If on the last day the people you are subscribing to wrote 23 posts, then in yesterday’s bucket your user will have exactly 23 posts. If, for example, there were no new posts in the last 10 days, then no new buckets will be created. So in certain cases, this approach will be very convenient.

The most important drawback of the model is that the generated buckets will be of unpredictable size. For example, on Friday, Friday cobs will post everything, and you will have several hundred entries in your bucket. And the next day everyone is asleep, and your Saturday’s bucket will have 1-2 entries. This is bad because you do not know how many documents you need to read in order to form the necessary part of the tape (even the beginning). And you can trite to exceed the maximum document size of 16MB.

Group by size

If the unpredictability of the size of buckets is critical for your project, then you need to build buckets by the number of entries in them.

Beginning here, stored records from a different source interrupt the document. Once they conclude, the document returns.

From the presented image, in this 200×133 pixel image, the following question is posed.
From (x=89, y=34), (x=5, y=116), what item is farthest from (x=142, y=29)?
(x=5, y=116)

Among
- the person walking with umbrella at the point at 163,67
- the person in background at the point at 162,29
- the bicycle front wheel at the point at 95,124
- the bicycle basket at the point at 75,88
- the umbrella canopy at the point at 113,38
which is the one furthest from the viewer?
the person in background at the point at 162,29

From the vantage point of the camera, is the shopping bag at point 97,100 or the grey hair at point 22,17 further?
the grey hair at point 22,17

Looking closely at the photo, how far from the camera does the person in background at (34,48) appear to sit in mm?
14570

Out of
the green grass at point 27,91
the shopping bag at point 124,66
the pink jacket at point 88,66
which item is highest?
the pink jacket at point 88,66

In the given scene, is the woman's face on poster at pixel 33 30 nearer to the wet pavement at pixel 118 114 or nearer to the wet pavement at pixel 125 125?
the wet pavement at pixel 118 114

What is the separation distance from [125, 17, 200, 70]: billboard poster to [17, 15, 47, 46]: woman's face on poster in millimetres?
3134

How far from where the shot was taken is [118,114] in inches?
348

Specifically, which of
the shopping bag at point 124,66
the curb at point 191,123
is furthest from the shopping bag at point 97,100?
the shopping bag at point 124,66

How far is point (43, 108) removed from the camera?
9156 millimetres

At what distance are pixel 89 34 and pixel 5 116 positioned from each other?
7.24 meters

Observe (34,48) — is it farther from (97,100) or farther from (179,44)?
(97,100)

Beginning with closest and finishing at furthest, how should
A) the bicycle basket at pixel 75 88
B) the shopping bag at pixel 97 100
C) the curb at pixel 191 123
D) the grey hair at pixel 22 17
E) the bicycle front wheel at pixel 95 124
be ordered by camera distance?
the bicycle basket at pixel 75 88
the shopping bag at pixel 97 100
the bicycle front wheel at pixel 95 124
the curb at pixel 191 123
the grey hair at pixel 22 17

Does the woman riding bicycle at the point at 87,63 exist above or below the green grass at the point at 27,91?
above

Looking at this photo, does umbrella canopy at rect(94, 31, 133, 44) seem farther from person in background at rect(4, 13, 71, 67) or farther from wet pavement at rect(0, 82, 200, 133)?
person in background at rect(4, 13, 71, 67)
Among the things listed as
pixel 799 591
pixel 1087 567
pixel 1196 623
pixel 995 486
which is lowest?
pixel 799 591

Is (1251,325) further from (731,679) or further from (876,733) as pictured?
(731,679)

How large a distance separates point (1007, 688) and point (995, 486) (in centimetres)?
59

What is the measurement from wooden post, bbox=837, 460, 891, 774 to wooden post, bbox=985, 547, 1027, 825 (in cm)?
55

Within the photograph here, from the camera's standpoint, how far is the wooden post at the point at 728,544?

Example with MongoDB Documents

{
   "_id": ObjectId("...122"),
   "user": "vasya",
   "size": 3,
   "timeline": [
       {"_id": ObjectId("...dc1"), "author": "masha", "post": "How are you?"},
       {"_id": ObjectId("...dd2"), "author": "petya", "post": "Let's go drinking!"},
       {"_id": ObjectId("...da7"), "author": "petya", "post": "Hi, Vasya!"}
   ]
},
{
   "_id": ObjectId("...011"),
   "user": "petya",
   "size": 1,
   "timeline": [
       {"_id": ObjectId("...dc1"), "author": "dimon", "post": "My name is Dimon."}
   ]
}

I will give an example. Set a limit on a bucket of 50 entries. Then we write the first 50 posts in the first bucket of the user. When it comes to the 51st post, create a second bucket for the same user, and write this and the next 50 posts there. Etc. In such a simple way, we solved the problem with an unstable and unpredictable size. But such a model works on recording about 2 times slower than the previous one. This is due to the fact that when recording each new post, it is necessary to check whether we have reached the established limit or not. And if you have reached, then create a new bucket and write in it already.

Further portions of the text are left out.